News Corp.’s publishing spinoff began trading today at a market value of about $9.1 billion, one-seventh the size of the entertainment side of the media empire, underscoring the business’s growth challenges.
The “when-issued” trading will set stock prices and values for the two companies when they officially split on June 28. The publishing company’s Class A shares, trading under the ticker NWSAV, rose 3.4 percent to $15.80 at the close in New York, compared with the opening price. The entertainment Class A stock, FOXAV, gained less than a percent to $28.35, compared with the opening price.
News Corp.’s television and movie company, which will be renamed 21st Century Fox after the split, is worth about $65 billion. News Corp. Chief Executive Officer Rupert Murdoch agreed to the breakup last year after investors pressured him to unshackle the two entities.
“People are going to be making the decision about whether they keep both, or shed one and keep the other,” said Evan Lucas, a Melbourne-based markets strategist at trading-services provider IG Markets Ltd. “There will be lots of volatility in the trading until the official split takes place at the end of next week.”
Investors get one share in the publisher, which will keep the News Corp. moniker, for every four they already held in the old company, which will be renamed after the split formally takes place next week. Shareholders backed the spinoff at a meeting last week.

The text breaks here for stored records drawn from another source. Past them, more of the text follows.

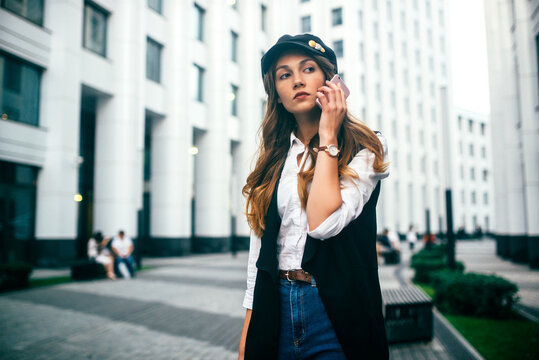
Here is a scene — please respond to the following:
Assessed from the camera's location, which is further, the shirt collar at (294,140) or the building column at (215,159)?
the building column at (215,159)

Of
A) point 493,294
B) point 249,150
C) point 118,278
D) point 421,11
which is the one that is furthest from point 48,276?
point 421,11

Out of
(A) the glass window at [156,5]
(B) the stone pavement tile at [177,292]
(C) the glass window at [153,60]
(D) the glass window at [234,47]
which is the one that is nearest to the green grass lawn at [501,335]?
(B) the stone pavement tile at [177,292]

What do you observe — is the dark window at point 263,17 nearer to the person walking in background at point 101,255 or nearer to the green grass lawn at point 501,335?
the person walking in background at point 101,255

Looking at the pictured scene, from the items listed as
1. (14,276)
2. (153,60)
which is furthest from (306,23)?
(14,276)

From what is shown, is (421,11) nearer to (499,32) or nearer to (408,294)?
(499,32)

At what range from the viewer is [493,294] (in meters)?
7.39

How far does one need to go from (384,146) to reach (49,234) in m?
18.1

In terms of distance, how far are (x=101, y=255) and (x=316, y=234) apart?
14.7 meters

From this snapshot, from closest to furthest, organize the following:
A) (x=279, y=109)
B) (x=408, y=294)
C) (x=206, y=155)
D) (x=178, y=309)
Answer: (x=279, y=109)
(x=408, y=294)
(x=178, y=309)
(x=206, y=155)

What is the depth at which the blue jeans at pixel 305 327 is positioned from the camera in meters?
1.63

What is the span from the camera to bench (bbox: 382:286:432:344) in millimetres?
5934

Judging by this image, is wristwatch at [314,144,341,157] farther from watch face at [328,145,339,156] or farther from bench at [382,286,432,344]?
bench at [382,286,432,344]

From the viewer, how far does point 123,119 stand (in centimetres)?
2030

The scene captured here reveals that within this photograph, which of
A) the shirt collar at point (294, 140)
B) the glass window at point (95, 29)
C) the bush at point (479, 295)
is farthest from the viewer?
the glass window at point (95, 29)
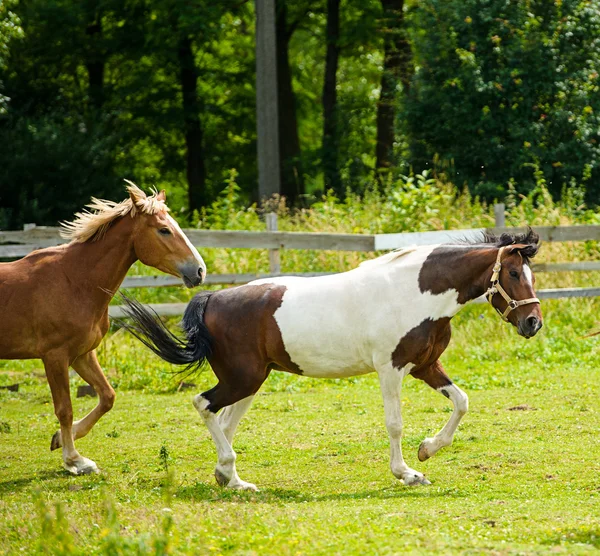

Based on today’s trading, the print business will be the biggest U.S. newspaper publisher by market capitalization, compared with $5.5 billion for Gannett Co., $3.6 billion for Washington Post Co. and $1.6 billion for New York Times Co.
The new publishing company includes the Wall Street Journal, the New York Post, Australia’s biggest newspaper publisher, and the Times and Sun in the U.K., as well as a half share of Australia’s largest pay-television operator, Foxtel. HarperCollins book publishers and Amplify, a digital-education business led by former New York City schools chancellor Joel Klein, round out the portfolio of the new News Corp.
The company said last month it will write down the value of its publishing business by as much as $1.4 billion, blaming slowing cash flow from its Australian and U.S. newspapers.
Robert Thomson will be chief executive officer of the publishing group, with Murdoch serving as chairman. It will start off with $2.6 billion in cash and approval to buy back $500 million worth of stock after the split.
Murdoch will be chairman and CEO of 21st Century Fox and his sons James and Lachlan will be on the board of both companies.
News Corp. competes with Bloomberg News parent Bloomberg LP in providing financial news and information.